Голова китайца все больше отклонялась к его плечу, занимая совсем уж неестественное положение. "Дем, ты что, с ума сошел? Ты же убьешь его!" Лека похолодела. На секунду ей показалось, что она слышит треск ломающейся шеи. Кто знает, что за поединок она сейчас наблюдала? Почему она решила, что все китайцы – обязательно друзья и союзники Демида? Может быть, этот был помощником врага? Или даже самим врагом в китайском обличье?
Демид медленно опустил ногу, отошел на пять шагов и с шипящим звуком принял боевую стойку. Китаец стоял на месте и массировал шею. Потом тоже зашипел, подобно гусю, расставил ноги и вытянул руки перед собой, скрючив пальцы, как птичьи лапы. Поединок возобновился. Они кружили друг против друга, выполняя древний ритуальный танец. Китаец все так же походил на змею – но уже не медлительную, едва очнувшуюся от спячки, а на встревоженную, стремящуюся любой ценой выжить, оборониться от ястреба. Выпады его стали резкими, стремительными, почти незаметными глазу. Демид двигался по кругу, и, казалось, не обращал особого внимания на противника, будучи больше занят правильным соблюдением своего комплекса.
Лека вдруг осознала, что не спустится на лужайку. Она была лишней там, где два человека разговаривали на древнем языке жестов. Лека ощутила укол ревности – узкоглазый пришелец вытеснил ее из сердца Демида безо всяких усилий, занял то место, которое по праву предназначалось ему. Она поняла, что может потерять Демида навсегда. И ничего не может сделать с этим – потому что не она, и даже не Демид расставлял фишки в этой игре.
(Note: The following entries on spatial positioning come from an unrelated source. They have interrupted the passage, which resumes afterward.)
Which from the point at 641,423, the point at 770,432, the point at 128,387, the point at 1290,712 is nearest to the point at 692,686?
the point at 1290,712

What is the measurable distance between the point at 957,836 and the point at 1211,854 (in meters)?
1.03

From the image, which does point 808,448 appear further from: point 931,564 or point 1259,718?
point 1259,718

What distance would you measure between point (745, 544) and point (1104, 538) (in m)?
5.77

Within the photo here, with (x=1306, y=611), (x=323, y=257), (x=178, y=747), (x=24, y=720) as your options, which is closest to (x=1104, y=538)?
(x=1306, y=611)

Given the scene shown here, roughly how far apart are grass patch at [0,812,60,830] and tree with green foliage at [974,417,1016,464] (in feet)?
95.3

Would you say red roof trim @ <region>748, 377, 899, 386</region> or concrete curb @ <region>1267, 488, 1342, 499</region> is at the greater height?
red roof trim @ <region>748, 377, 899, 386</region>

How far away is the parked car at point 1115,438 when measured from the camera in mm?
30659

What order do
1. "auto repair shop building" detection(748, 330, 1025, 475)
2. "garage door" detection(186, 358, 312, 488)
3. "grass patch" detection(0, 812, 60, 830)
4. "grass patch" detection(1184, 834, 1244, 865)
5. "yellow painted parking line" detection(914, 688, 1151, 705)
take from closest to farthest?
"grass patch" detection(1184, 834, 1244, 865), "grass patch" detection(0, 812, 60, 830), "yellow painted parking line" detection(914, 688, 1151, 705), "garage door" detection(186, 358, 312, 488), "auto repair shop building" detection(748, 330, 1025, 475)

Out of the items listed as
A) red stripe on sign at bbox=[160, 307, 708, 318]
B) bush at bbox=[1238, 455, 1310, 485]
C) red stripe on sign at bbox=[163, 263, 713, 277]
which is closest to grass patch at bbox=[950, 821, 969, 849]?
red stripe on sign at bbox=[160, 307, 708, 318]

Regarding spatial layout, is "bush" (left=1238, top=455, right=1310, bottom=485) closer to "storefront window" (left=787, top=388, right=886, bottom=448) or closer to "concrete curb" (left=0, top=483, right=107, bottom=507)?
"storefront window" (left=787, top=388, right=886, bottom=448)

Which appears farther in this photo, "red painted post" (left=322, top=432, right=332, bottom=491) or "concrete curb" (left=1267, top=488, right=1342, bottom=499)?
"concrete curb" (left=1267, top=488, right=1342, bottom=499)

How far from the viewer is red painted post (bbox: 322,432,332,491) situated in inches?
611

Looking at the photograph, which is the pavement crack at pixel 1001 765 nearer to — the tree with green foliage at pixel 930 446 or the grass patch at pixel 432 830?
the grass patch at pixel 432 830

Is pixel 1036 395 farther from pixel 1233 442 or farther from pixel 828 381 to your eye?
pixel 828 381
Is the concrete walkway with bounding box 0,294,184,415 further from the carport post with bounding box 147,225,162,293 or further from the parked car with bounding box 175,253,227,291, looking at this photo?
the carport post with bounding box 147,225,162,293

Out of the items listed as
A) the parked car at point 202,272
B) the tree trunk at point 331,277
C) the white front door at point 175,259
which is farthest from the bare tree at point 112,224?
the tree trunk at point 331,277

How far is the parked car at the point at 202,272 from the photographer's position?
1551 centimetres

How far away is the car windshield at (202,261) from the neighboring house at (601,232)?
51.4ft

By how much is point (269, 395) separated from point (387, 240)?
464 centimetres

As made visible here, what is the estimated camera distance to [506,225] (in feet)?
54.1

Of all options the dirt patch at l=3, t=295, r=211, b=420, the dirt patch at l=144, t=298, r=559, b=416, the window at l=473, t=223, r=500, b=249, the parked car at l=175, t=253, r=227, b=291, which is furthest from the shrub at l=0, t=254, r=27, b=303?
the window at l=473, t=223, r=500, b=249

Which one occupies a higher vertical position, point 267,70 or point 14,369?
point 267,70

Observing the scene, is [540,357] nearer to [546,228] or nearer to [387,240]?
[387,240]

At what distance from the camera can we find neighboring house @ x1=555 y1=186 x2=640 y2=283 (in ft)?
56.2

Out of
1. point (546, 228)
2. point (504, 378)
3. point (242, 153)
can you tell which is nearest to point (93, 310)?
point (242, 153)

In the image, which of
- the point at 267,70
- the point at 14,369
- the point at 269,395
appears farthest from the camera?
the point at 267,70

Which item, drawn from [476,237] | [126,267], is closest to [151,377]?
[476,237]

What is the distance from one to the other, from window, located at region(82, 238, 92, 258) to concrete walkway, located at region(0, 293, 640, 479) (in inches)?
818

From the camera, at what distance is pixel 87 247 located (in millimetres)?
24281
Игре без названия и без правил.
– Благодарю вас, шифу[77]
Ван, – сказал Демид. – Вы преподали мне хороший урок. Школа ваша восхитительна, мне никогда не приходилось встречаться с такой. Умение ваше достойно изумления и высшей похвалы. Надеюсь, вы можете научить еще многому своего смиренного ученика, если, конечно, удостоите меня чести называться вашим учеником…– Мне нечему учить вас, господин Коробов. – Ван и Демид разговаривали на китайском языке и это прозвучало, как "Кхоробоф сеньшэн". – Конечно, техника ваша не так отточена, как того требуют каноны истинного мастерства, вы смешиваете приемы из разных школ и течений, и придаете слишком большое значение внешней эффектности, уделяя малое внутренней силе. Однако гармония ваша соизмерена и изумительна. Потому что питается она не только вашей собственной внутренней "ци", но и некоей жизненной пневмой, привносимой извне. Вернее, не извне, но все же вырабатываемой не вами и от вас не зависящей.
– Что вы имеете в виду, шифу Ван? – Демид знал китайский достаточно хорошо. Вернее, он знал его так же, как Лю Дэань, потому что частица души китайского защитника Лю, поселившаяся в нем с тех времен, когда он вышел из комы, воспринимала этот язык совершенно естественным образом – безо всякого перевода. Правда, не любой современный китаец, говорящий на "Байхуа" – самом распространенном китайском диалекте, понял бы их. Потому что Лю говорил на южнокитайском, да еще и довольно архаичном языке – все же несколько веков отделяло его от нынешнего дня. – Извне, но все же не извне?.. Боюсь, что я не понял.